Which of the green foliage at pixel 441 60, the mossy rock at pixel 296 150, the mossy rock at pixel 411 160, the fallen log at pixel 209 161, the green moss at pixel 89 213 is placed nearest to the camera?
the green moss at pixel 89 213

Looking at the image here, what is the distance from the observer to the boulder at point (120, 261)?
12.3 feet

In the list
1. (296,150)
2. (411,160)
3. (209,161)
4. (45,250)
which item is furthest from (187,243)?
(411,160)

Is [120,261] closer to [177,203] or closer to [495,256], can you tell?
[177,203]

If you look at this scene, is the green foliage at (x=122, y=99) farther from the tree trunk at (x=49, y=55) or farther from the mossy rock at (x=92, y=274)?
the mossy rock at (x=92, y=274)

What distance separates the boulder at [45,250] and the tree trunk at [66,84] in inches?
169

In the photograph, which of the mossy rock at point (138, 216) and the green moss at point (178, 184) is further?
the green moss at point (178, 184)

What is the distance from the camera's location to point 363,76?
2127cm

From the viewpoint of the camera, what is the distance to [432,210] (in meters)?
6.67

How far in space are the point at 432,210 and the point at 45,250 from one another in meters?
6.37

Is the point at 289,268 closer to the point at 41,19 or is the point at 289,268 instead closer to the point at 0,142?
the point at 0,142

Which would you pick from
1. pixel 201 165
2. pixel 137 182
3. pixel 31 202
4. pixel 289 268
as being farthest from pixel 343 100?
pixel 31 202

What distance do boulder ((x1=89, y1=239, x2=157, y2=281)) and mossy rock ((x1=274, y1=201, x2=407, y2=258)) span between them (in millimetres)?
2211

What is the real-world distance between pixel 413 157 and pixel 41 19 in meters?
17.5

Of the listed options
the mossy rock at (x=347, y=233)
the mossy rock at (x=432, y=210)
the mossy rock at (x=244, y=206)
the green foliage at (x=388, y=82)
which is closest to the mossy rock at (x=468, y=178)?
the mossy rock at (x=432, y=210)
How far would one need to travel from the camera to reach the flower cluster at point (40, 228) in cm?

☆ ☆ ☆ ☆ ☆ ☆ ☆

* **Prompt**:
Render every line of the material above as a row of a Markdown table with two columns, Number and Line, and omit any blank lines.

* **Answer below**:
| Number | Line |
|---|---|
| 1 | Which of the green foliage at pixel 441 60, the mossy rock at pixel 296 150, the mossy rock at pixel 411 160, the fallen log at pixel 209 161, the green moss at pixel 89 213 is placed nearest to the camera? |
| 2 | the green moss at pixel 89 213 |
| 3 | Looking at the image here, what is the distance from the observer to the boulder at point (120, 261)? |
| 4 | 12.3 feet |
| 5 | In the list |
| 6 | 1. (296,150) |
| 7 | 2. (411,160) |
| 8 | 3. (209,161) |
| 9 | 4. (45,250) |
| 10 | which item is furthest from (187,243)? |
| 11 | (411,160) |
| 12 | Is [120,261] closer to [177,203] or closer to [495,256], can you tell? |
| 13 | [177,203] |
| 14 | If you look at this scene, is the green foliage at (x=122, y=99) farther from the tree trunk at (x=49, y=55) or farther from the mossy rock at (x=92, y=274)? |
| 15 | the mossy rock at (x=92, y=274) |
| 16 | What distance separates the boulder at [45,250] and the tree trunk at [66,84] in inches? |
| 17 | 169 |
| 18 | In the photograph, which of the mossy rock at point (138, 216) and the green moss at point (178, 184) is further? |
| 19 | the green moss at point (178, 184) |
| 20 | What is the distance from the camera's location to point 363,76? |
| 21 | 2127cm |
| 22 | From the viewpoint of the camera, what is the distance to [432,210] (in meters)? |
| 23 | 6.67 |
| 24 | How far in space are the point at 432,210 and the point at 45,250 from one another in meters? |
| 25 | 6.37 |
| 26 | Is the point at 289,268 closer to the point at 41,19 or is the point at 289,268 instead closer to the point at 0,142? |
| 27 | the point at 0,142 |
| 28 | Which would you pick from |
| 29 | 1. pixel 201 165 |
| 30 | 2. pixel 137 182 |
| 31 | 3. pixel 31 202 |
| 32 | 4. pixel 289 268 |
| 33 | as being farthest from pixel 343 100? |
| 34 | pixel 31 202 |
| 35 | What distance do boulder ((x1=89, y1=239, x2=157, y2=281)) and mossy rock ((x1=274, y1=201, x2=407, y2=258)) span between them (in millimetres)? |
| 36 | 2211 |
| 37 | What is the real-world distance between pixel 413 157 and pixel 41 19 in meters? |
| 38 | 17.5 |
| 39 | Of the listed options |
| 40 | the mossy rock at (x=347, y=233) |
| 41 | the mossy rock at (x=432, y=210) |
| 42 | the mossy rock at (x=244, y=206) |
| 43 | the green foliage at (x=388, y=82) |
| 44 | which is closest to the mossy rock at (x=468, y=178)? |
| 45 | the mossy rock at (x=432, y=210) |
| 46 | How far would one need to travel from the camera to reach the flower cluster at point (40, 228) in cm? |